■ Data for this task ■

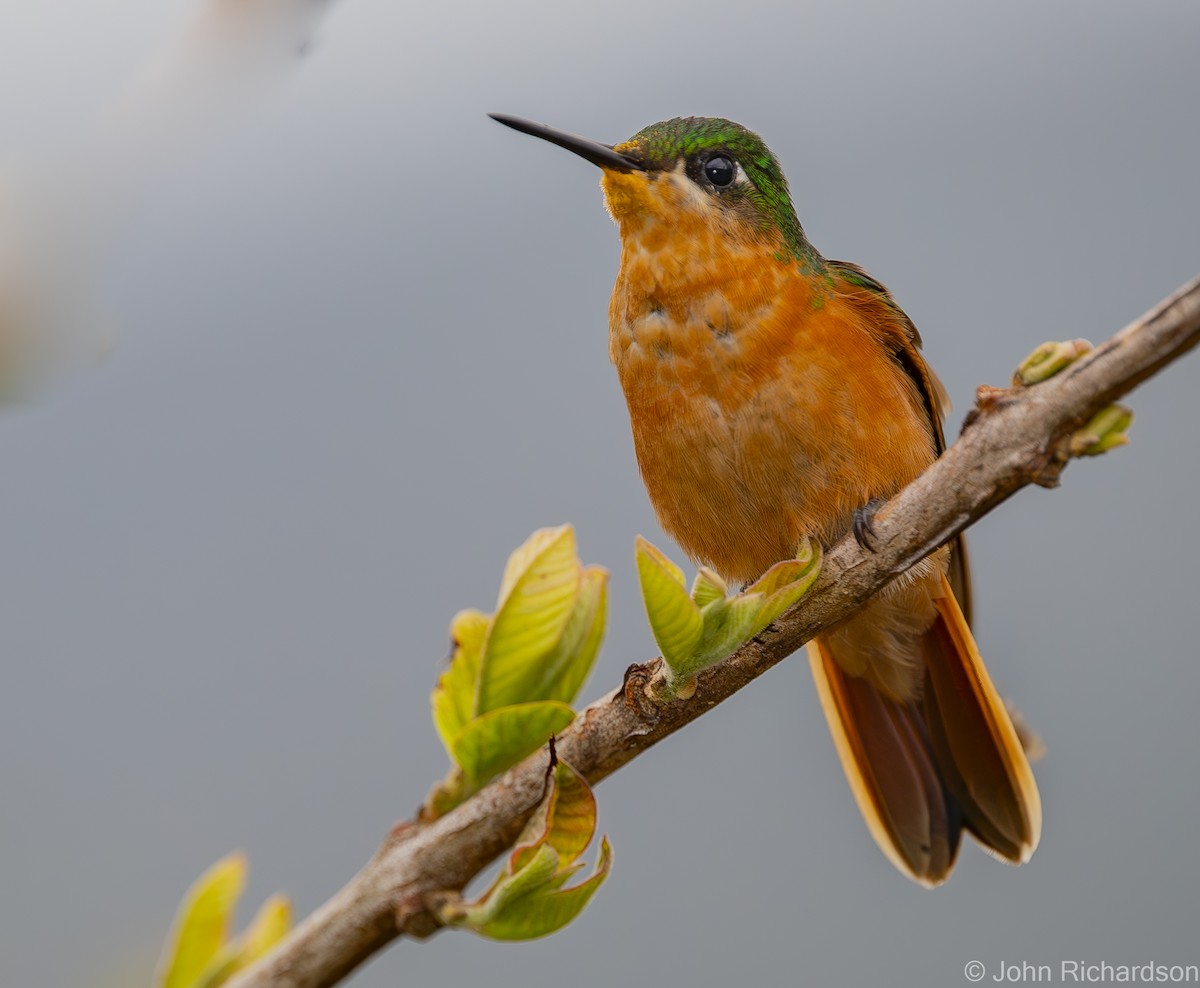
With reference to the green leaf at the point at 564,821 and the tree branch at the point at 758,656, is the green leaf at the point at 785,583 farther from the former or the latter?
* * *
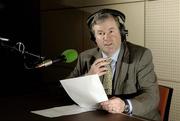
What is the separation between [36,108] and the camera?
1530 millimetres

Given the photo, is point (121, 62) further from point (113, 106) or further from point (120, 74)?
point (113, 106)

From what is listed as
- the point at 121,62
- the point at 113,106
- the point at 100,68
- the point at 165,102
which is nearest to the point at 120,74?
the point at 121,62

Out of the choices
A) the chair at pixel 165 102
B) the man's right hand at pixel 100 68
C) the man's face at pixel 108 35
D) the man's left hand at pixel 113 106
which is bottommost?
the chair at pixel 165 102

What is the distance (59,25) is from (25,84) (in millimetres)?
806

■ Problem description ■
Which lines of the data above contain the word "millimetres" with the same capitalization? Extract each of those lines in full.

■ Result ■
1530 millimetres
What is the distance (59,25) is from (25,84) (in millimetres)?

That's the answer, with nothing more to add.